Of course, there are those who "just love Christmas" and don't know what all the fuss is about. There are those who start shopping the day after Thanksgiving and don't stop until the bank account is well overdrawn.

We Episcopalians get a little help in resisting the tidal wave of toys, lights, cookies and carols, just because our liturgy is seasonal, and this is the season of Advent. We quietly anticipate the prophesied birth of Christ, and are sober and penitent in light of this monumental event. Our candles are mostly blue and pink, rather than green and red.

It does say something about Santa Claus in the Bible, doesn't it?

One of my personal ordeals (but sometimes not) of the season is how to deal with the mountains of Christmas cards and fantasized gift-giving obligations.

Let's face it, folks, Hercules could stumble under this weight. I've been through all the options on card sending. Don't send any. Just send to my BEST friends. Send unto others as they have sent unto you. Just print out the address book on labels and send cheap cards to everyone you vaguely know. Send EXPENSIVE cards to everyone you know. Send cards but no Christmas letter. Send a Christmas letter but no cards. Send BOTH an Christmas letter AND a card. (But Hanukkah cards to your Jewish friends, and Peace cards to your atheist and Unitarian friends. And Expect a Miracle cards to your New Age Friends. Hand-write a little note and (Oh, God, I am tired just writing this paragraph.)

So what I have been doing is writing a Christmas letter and putting it online. That has its drawbacks, but I am dealing with them. What I really like is that I can go back any time of year and read my Christmas letters for the last 35 years—well, I only read them ALL on Sunday.

And gifts?! Things are only worse here. For starters, my extended family has never figured out how to have a Christmas rotation scheme, so we all guilt our way through the season. Actually, I have taken to giving gifts to my relatives only when they seem really appropriate, weddings, deaths, when people actually need something. I've been more and more giving to charities in someone's name when I care about them, and hoping they will do the same for me. I've been buying MYSELF a gift or two. Heh, heh, I bought Sims 2 the other day. Now if I can only afford the pet module, too!

But, I have discovered an even more peaceable approach to holiday horror in the last three years (since I have been retired).
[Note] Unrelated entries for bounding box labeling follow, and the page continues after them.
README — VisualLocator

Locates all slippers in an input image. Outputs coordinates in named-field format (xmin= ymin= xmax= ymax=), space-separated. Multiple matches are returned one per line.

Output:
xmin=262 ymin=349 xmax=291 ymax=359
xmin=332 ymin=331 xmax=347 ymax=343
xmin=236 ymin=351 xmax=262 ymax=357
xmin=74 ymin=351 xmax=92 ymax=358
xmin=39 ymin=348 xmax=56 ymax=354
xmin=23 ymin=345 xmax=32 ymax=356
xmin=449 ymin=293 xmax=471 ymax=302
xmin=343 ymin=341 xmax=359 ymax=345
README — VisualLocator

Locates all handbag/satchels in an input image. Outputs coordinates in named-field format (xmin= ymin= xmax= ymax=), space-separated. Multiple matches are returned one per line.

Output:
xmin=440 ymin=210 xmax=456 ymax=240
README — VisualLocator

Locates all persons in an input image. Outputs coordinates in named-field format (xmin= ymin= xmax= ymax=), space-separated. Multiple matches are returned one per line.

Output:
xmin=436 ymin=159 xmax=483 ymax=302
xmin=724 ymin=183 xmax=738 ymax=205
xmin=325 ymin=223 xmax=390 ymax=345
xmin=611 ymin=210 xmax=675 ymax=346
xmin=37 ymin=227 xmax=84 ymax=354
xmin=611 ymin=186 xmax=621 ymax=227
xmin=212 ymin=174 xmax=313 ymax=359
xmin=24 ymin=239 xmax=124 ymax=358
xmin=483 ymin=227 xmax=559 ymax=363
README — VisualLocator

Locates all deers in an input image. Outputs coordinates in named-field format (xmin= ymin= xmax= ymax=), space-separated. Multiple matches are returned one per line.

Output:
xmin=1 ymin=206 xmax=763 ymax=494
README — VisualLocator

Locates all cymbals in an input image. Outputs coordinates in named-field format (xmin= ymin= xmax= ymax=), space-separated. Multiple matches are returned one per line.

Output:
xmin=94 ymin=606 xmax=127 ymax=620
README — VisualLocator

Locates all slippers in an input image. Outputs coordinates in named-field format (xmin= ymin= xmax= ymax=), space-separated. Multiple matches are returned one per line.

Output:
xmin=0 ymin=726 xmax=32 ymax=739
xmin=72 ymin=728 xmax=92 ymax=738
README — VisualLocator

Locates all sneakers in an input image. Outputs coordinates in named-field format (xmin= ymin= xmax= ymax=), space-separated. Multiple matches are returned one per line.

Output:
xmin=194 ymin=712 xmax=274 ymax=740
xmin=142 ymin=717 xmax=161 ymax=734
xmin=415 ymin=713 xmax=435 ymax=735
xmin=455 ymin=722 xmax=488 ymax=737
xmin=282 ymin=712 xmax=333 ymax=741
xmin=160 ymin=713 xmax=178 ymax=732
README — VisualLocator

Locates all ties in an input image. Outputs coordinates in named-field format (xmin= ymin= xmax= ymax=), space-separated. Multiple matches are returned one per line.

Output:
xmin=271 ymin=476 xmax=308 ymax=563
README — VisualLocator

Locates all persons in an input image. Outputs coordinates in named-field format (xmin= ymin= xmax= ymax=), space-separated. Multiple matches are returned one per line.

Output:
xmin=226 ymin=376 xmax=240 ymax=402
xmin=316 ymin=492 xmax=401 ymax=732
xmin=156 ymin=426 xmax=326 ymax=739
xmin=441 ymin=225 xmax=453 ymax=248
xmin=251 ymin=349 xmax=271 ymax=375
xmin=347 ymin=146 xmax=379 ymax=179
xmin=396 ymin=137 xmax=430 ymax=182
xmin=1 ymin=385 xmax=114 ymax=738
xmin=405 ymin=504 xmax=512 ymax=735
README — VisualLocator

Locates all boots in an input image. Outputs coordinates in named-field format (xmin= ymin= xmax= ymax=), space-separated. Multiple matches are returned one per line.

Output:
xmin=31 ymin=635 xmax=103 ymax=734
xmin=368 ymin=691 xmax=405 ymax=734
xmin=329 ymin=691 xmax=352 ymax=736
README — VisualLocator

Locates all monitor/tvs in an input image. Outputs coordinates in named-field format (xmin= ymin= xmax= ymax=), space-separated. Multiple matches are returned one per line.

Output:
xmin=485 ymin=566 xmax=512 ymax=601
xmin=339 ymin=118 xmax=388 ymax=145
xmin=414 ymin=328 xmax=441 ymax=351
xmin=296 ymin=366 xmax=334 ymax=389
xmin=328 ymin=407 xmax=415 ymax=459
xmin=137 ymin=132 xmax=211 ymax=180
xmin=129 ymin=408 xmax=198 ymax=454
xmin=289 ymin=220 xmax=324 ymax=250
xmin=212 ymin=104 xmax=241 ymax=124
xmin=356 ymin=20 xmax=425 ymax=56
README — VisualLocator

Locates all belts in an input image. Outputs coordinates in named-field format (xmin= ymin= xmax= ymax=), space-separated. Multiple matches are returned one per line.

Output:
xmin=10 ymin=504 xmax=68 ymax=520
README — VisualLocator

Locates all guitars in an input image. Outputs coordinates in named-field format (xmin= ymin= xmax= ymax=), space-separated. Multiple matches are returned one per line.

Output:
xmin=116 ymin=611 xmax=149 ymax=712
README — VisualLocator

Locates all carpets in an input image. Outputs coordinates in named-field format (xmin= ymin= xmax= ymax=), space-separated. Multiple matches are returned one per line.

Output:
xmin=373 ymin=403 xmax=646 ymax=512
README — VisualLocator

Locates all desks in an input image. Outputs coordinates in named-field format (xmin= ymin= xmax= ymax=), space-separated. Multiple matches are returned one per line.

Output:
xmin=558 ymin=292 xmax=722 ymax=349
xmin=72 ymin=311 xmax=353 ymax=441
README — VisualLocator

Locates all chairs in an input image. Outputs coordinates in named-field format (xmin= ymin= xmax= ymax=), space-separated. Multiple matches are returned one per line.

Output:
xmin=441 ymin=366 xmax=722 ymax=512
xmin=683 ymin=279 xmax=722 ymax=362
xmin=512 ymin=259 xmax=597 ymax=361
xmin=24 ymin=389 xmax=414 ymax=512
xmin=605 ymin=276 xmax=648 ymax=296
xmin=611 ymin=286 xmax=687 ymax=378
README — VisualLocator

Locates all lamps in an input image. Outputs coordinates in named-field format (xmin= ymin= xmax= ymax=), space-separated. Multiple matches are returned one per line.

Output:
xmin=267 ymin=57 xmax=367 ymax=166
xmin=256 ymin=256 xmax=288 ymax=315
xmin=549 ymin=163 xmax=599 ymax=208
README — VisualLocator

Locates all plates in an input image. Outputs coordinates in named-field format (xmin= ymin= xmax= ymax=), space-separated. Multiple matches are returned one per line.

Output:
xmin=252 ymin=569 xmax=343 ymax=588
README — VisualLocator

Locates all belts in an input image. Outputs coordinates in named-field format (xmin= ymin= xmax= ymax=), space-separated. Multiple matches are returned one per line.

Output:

The day after Thanksgiving, when everyone else is out shopping for bargains, I dig out my counted cross-stitch project that I have been working on since 2003. I bought it on eBay for $44, that's including the thread. I sit in my easy recliner an hour or two most days and do my counted cross-stitch. It is taking a LONG time. What you see is three months work, one month for each year—three months of one or two hours a day.

But it isn't just the fact that all this squinting and focusing on tiny thread through needle eye takes away my guilt. It's the subject matter, too. This is a 19th Century Christmas scene. A kid was lucky to have one or two good friends. People made gifts out of cloth and ornaments out of popcorn. They liked the cold and didn't try to get away from it. Yeah, life really was simpler and slower. I know I can't go back there, don't even want to. But REMEMBERING how it was, it really helps.

I figure it will take me about three more Advents to get this finished and under my tree. With any luck, I'll be 71, just dipping into my IRA. If I make it that far, I've got another pattern waiting in the wings. It's a wonderful counted cross-stitch of the 12 days of Christmas. Just a pattern, not even any thread. Gosh, I just can't wait!